- [ACTIVITY]: Look through the lines below and extract each one that contains "United".

[Records excerpted from a collection]
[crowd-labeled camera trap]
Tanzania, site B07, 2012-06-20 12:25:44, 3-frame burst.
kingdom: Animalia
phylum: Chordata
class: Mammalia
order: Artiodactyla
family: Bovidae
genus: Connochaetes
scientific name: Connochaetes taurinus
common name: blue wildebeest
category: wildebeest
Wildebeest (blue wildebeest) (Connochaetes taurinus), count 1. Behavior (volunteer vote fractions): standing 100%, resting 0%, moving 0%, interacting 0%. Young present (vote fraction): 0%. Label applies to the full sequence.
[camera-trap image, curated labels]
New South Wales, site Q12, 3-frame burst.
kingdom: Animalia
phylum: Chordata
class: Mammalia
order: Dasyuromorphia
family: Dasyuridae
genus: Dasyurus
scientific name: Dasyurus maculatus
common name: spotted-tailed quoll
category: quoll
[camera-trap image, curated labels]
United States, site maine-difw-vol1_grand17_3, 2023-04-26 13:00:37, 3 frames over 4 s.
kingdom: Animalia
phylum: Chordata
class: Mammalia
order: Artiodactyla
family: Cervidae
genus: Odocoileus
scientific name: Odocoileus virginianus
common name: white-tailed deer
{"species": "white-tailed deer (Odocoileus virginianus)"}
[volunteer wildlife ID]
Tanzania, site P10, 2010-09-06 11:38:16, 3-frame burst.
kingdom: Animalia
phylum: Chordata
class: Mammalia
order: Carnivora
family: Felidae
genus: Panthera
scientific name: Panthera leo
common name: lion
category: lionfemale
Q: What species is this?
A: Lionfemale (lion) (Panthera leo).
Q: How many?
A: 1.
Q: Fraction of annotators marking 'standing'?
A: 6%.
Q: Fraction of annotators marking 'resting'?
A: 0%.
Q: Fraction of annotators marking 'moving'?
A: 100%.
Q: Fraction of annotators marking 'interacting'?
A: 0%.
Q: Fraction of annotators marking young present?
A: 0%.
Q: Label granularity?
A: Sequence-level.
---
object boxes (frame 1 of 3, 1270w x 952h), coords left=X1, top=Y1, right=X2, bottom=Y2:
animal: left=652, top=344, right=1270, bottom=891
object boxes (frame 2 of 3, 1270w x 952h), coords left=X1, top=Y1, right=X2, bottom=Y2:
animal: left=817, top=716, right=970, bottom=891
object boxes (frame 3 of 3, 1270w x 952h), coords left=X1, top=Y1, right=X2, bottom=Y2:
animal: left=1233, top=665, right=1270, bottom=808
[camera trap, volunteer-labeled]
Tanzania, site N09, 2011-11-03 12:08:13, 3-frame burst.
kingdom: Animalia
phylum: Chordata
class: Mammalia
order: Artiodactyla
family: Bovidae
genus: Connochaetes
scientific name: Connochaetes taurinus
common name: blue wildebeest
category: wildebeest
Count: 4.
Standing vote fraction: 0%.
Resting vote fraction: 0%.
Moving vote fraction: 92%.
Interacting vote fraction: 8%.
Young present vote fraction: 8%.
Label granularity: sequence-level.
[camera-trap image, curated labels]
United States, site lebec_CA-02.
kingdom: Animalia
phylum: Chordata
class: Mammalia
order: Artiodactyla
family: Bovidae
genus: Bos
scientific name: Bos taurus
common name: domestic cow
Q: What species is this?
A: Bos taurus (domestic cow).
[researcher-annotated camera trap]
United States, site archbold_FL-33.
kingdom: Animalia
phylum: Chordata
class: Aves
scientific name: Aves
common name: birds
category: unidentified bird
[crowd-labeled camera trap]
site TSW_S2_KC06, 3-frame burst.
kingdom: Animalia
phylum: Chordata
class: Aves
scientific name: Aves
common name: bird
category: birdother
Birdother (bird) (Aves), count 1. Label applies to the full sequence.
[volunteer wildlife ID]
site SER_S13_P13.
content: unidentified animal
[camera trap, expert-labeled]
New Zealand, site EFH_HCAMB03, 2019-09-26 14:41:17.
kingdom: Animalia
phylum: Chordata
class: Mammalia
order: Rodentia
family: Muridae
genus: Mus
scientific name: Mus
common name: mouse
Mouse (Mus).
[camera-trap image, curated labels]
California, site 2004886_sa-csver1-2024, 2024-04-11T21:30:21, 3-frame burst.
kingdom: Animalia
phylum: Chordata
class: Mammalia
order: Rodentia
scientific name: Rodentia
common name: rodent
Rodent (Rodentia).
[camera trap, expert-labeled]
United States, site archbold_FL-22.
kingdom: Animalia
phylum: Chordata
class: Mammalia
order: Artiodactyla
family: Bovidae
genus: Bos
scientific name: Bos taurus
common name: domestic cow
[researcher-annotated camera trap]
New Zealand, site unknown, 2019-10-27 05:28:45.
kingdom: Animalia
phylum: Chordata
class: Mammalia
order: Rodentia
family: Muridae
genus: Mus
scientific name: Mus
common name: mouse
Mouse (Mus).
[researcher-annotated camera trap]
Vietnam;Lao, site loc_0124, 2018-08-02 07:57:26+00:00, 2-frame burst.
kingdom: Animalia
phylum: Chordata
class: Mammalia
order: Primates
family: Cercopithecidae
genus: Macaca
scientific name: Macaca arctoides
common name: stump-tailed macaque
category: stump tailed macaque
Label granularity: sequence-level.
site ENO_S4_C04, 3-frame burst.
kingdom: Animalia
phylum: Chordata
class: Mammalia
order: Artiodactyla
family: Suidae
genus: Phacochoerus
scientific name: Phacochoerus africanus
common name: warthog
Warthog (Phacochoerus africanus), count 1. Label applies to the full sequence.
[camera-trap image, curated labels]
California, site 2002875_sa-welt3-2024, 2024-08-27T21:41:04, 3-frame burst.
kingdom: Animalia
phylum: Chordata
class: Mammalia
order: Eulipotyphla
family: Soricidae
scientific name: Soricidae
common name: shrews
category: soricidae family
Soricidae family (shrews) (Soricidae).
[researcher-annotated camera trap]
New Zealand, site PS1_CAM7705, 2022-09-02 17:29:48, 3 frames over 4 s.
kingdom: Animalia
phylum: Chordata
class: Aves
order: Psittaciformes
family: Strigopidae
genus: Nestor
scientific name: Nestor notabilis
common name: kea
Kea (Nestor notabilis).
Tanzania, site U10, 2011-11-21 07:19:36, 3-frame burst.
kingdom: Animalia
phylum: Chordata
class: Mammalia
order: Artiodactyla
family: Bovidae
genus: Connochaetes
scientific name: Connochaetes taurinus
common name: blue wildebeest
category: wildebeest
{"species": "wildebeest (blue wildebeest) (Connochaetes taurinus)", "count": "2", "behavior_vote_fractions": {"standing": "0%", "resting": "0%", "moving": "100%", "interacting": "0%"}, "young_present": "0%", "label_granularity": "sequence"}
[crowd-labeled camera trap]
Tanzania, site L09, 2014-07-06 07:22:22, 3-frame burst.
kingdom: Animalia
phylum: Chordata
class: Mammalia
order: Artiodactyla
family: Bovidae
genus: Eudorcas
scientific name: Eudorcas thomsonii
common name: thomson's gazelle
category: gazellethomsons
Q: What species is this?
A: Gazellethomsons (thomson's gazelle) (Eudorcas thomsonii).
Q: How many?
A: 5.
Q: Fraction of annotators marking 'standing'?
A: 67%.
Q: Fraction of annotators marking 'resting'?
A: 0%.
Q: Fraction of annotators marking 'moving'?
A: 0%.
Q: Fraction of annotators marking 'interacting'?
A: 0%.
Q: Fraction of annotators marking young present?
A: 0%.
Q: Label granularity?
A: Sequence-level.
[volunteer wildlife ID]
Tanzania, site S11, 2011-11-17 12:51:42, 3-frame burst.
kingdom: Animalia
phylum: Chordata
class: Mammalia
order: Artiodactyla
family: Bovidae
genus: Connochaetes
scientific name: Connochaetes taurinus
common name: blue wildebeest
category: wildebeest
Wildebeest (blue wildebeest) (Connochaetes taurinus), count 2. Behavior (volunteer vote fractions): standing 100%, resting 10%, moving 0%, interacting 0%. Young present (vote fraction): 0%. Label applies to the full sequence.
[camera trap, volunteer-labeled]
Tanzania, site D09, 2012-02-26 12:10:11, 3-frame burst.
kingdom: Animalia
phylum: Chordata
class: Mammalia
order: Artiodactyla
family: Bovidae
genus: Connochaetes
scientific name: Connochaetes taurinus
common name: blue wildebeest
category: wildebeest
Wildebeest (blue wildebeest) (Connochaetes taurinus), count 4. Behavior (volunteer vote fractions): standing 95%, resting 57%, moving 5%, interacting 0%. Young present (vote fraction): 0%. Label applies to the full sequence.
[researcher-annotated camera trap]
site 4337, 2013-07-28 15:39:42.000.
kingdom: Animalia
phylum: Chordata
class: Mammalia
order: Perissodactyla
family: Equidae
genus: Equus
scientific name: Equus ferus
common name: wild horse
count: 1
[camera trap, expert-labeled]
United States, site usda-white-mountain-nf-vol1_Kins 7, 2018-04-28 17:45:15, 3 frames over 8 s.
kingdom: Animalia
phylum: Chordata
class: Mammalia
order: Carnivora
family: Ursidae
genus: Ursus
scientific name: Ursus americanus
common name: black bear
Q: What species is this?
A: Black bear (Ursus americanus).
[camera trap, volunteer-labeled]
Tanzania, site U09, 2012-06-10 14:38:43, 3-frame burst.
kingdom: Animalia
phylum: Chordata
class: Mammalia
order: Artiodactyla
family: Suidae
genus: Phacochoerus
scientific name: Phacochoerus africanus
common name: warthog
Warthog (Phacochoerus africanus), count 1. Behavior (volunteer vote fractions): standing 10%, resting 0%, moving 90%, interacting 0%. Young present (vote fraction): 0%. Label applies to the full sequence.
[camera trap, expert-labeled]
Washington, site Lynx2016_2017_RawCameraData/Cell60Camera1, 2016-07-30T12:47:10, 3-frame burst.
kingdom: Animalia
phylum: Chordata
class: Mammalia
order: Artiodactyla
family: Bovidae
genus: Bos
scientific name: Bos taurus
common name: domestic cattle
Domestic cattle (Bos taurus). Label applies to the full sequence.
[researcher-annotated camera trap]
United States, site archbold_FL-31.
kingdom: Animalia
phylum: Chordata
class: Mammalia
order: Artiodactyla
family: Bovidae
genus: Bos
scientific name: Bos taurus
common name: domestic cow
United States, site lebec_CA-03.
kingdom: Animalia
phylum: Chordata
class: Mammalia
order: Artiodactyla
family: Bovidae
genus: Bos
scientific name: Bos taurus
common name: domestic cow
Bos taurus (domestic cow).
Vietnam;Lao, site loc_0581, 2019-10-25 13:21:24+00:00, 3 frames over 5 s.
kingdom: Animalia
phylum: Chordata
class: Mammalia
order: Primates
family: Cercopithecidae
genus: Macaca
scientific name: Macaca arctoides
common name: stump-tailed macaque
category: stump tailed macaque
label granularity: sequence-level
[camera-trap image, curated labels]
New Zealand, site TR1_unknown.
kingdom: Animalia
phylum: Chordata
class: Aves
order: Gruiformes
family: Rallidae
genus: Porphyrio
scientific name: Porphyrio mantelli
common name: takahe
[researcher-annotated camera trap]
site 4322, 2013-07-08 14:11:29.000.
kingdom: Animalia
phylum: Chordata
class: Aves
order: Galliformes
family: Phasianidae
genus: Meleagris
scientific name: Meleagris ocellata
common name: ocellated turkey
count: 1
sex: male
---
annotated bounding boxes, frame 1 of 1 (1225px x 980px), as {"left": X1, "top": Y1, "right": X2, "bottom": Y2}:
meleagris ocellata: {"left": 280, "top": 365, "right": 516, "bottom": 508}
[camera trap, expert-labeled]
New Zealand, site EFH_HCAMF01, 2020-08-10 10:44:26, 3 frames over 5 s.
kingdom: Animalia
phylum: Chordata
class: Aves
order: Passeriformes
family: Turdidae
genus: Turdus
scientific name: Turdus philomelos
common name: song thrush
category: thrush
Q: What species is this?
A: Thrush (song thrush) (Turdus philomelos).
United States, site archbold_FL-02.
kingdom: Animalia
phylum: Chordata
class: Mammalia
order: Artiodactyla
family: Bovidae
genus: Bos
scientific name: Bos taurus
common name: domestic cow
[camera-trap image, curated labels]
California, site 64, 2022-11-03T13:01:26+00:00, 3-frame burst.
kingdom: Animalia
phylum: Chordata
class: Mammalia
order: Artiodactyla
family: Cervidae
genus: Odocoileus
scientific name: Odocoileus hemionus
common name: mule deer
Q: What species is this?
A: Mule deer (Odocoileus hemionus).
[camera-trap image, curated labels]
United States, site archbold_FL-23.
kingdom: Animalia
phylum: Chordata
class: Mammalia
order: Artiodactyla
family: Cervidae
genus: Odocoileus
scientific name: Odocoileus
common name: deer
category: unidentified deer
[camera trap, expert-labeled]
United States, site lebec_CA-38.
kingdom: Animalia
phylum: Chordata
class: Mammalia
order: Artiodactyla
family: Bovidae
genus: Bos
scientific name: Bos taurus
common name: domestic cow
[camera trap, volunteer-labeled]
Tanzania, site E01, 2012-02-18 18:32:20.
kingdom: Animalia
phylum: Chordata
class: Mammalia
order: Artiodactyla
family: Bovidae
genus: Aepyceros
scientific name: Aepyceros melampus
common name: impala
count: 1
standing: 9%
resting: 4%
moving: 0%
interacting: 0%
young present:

- [EXERCISE OUTPUT]:
United States, site maine-difw-vol1_grand17_3, 2023-04-26 13:00:37, 3 frames over 4 s.
United States, site lebec_CA-02.
United States, site archbold_FL-33.
United States, site archbold_FL-22.
United States, site usda-white-mountain-nf-vol1_Kins 7, 2018-04-28 17:45:15, 3 frames over 8 s.
United States, site archbold_FL-31.
United States, site lebec_CA-03.
United States, site archbold_FL-02.
United States, site archbold_FL-23.
United States, site lebec_CA-38.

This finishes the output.